Pam was all she had left.

That late afternoon in 2011 we sat with Lucille.  Her friends had driven her the sixty miles from home while Pam was life-flighted to Columbus.  The doctors wanted to meet with her and she asked me to join her two friends and herself in the meeting.  We sat, we asked clear questions,  hard questions and we made sure that Lucille heard those questions, and comprehended the answers.

When the doctors left, we were silent.  Lucille began to speak.  She said that she had dreamt about Mary Joan every night of her life after the accident, and that the dreams had stopped after Pam was born.  And she said that the Monday night before, she got up in the middle of the night, which was unusual because she slept through the night soundly, but she got up because something told her to look in on Pam.  So the 90 something mother made her way down the hall and looked in on her 60 something daughter who was sleeping soundly.

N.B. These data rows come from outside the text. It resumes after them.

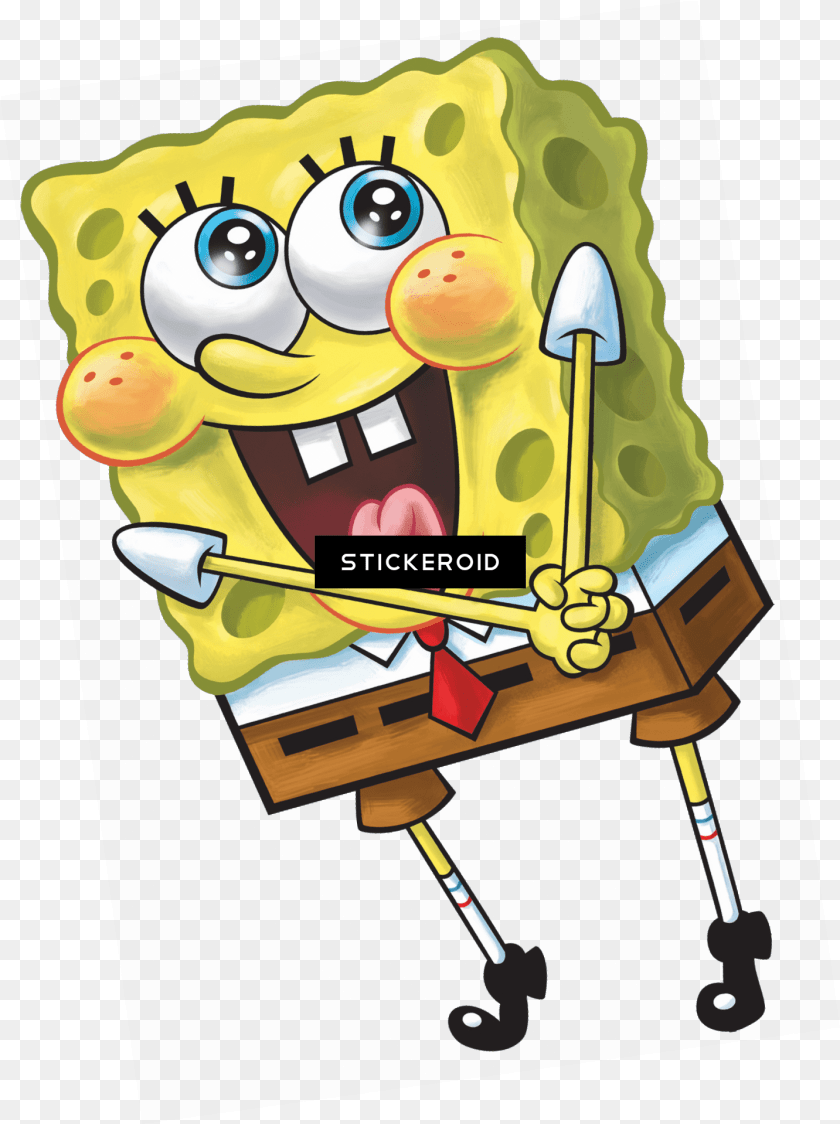 Spongebob No Background Sponge Bob Square Pants, Art, Painting PNG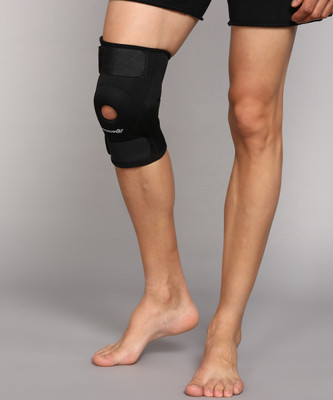 MICROSIDD Premium Neoprene Hinged Knee Support Knee Support(Black)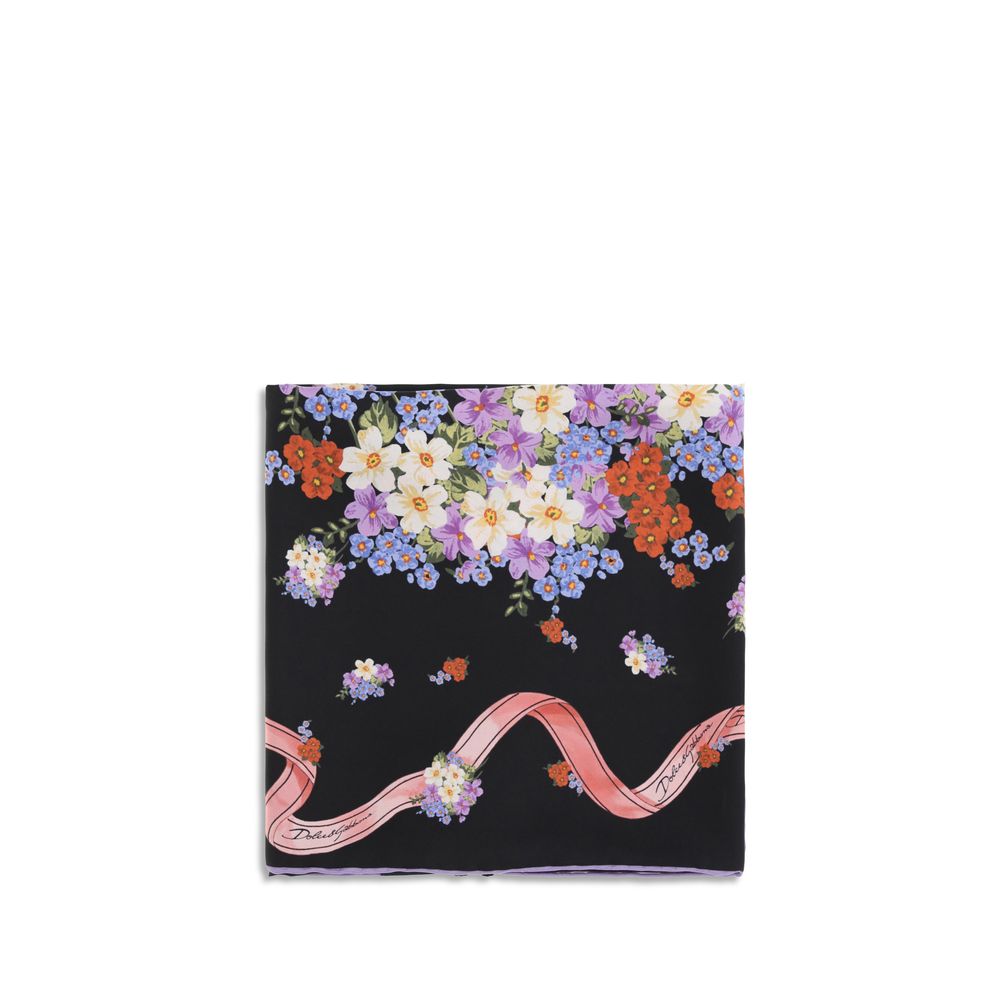 Dolce & Gabbana Multicolor Silk Scarf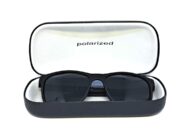 Okulary przeciwsłoneczne z polaryzacją czarne nerdy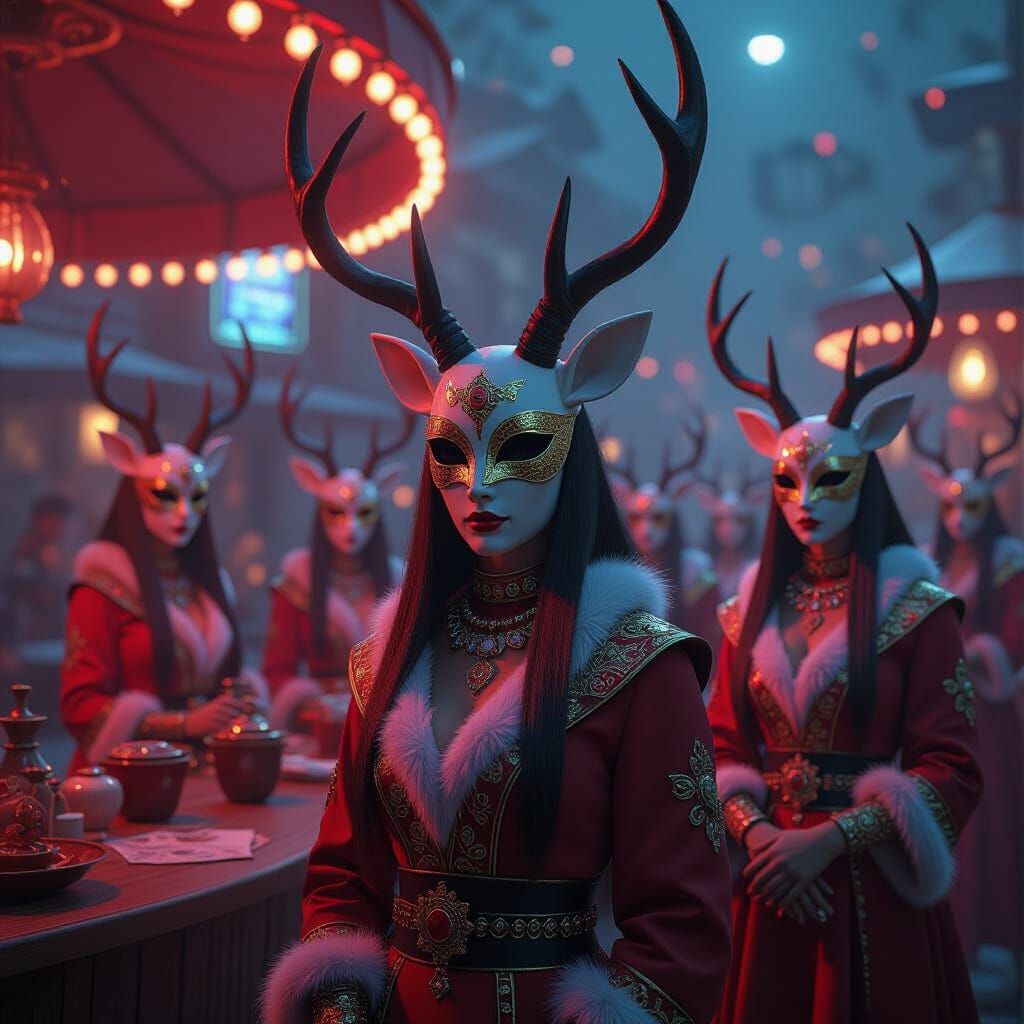 Galaxy Carnival Hook-a-Duck with Mythical Creatures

"Then I went back to my room and felt like I had to look out the window, I don't know why.  And there, in the next door neighbors front yard, was girl, about ten years old, dressed like Mom and Dad used to dress us in white cotton dresses.  Here hair was bobbed like we used to wear our hair. And she must have been cold.  Why was she out by herself? I opened the window and called to her, but she turned and went into the dark."

Then she got quiet for a minute.  She looked up at me, eyes drilling into me and said "Cookie, you know who that girl was don't you."  It wasn't a question.  It was fact.

And I said, as fact, not looking for something to say but said "It was Mary Joan, come for Pam."

Lucille thought for a minute and said "It was Mary Joan."

Pam died early the next morning, about four hours after coming off the ventilator.   Karin, the cousin who had told me that Pam was at the hospital stayed with her until she was gone.  She also made plans with Lucille to pick her up the following day to go to the funeral home and make arrangements.

That Sunday morning, no one answered the door at Lucille's.  They found her dead, in her chair in the family room.

When I told events of the night that at the hospital during the eulogy, I said that there was no way for me or anyone else to know that Mary Joan came for Pam, and for Lucille as well.

Lucille's life was one of loss and victory over death.  But God in his wisdom gave her sufficient strength to live through what she needed to live through to see the people around her shepherded through their lives, then she could rest.

Perhaps this is what happened with Debbie Reynolds.  Perhaps, it was her job to nurture and protect not only her talent, but the talent of Carrie Fisher too.  With Carrie's departure, Debbie too could pass on.

None of use knows why we are here, how long we'll be here or what our real purpose is.  Sometimes. we're lucky enough to get a hint of what it could be.

I do not believe in ghosts, but I believe in something greater than all of us, just as much as I believe in the reliability of math or science.

In Lucille's life, and her death, and in Mary Joan, I found my answer.

I am grateful to have that veil lifted that one time.

And I hope that Lucille and Debbie are enjoying one and other's company.